Gulliver en el palacio real de los liliputienses


Ocurriósele un día al emperador ordenar a Gulliver que se pusiera de pie con las piernas abiertas, como la estatua del Coloso de Rodas, e hizo pasar a su ejército por el arco que describían. Sumaba este ejército un total de trescientos mil infantes y, por otra parte, mil caballos.
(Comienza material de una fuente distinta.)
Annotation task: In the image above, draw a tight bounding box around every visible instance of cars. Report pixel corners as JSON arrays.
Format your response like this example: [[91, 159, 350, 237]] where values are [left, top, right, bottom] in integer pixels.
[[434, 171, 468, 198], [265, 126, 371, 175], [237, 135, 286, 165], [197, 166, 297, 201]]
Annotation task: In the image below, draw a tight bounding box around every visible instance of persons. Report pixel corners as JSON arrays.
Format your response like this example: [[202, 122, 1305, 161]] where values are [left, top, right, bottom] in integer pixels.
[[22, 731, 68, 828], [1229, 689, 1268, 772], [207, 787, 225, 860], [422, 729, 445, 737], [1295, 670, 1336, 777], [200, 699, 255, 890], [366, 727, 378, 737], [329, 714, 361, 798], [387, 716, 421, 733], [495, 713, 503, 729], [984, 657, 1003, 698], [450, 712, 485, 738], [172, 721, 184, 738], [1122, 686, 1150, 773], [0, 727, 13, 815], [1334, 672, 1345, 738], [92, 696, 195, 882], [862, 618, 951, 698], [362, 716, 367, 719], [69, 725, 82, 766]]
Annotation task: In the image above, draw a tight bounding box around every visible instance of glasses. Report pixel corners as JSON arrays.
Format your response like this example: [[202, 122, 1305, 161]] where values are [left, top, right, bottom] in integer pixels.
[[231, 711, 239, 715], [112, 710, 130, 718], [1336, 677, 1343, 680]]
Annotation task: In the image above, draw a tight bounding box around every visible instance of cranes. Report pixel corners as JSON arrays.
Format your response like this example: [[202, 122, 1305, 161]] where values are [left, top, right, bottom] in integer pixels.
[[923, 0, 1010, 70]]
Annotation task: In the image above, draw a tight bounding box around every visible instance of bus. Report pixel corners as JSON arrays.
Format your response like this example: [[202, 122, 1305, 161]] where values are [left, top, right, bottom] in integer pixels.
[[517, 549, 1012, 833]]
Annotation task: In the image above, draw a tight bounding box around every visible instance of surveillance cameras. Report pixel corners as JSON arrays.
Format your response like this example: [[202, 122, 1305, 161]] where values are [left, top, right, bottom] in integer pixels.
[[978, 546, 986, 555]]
Por fin, con ciertas condiciones, pusiéronle en libertad y concediéronle permiso para visitar la capital del imperio. Por medio de otro edicto, los liliputienses supieron que pensaba ir a la citada ciudad, la cual estaba rodeada de una muralla de setenta y cinco centímetros de altura por veintiocho de espesor a lo menos, y flanqueada de sólidas torres a una distancia de tres metros.

“Salté por encima de la gran puerta occidental -dice-- y pasé de lado con mucha precaución, por las dos calles principales, y esto en mangas de camisa, por temor de echar a perder los techos y los aleros de los tejados con los faldones de mi casaca. Las ventanas de las buhardillas y las parles alias de las casas, estaban tan llenas de espectadores, que creí no haber visto jamás en todos mis viajes una población tan densa. Las dos calles principales tienen metro y medio de anchura; y las callejuelas y callejones, en que no pude entrar, medían de treinta a cuarenta y cinco centímetros. La ciudad es suficientemente capaz para albergar a quinientas mil almas. Las casas tienen de tres a cinco pisos, y las tiendas y mercados hállanse muy bien surtidos de provisiones. El palacio del emperador está edificado en el centro de la ciudad, y rodeado de una muralla de sesenta centímetros de altura y a unos seis metros de los edificios.”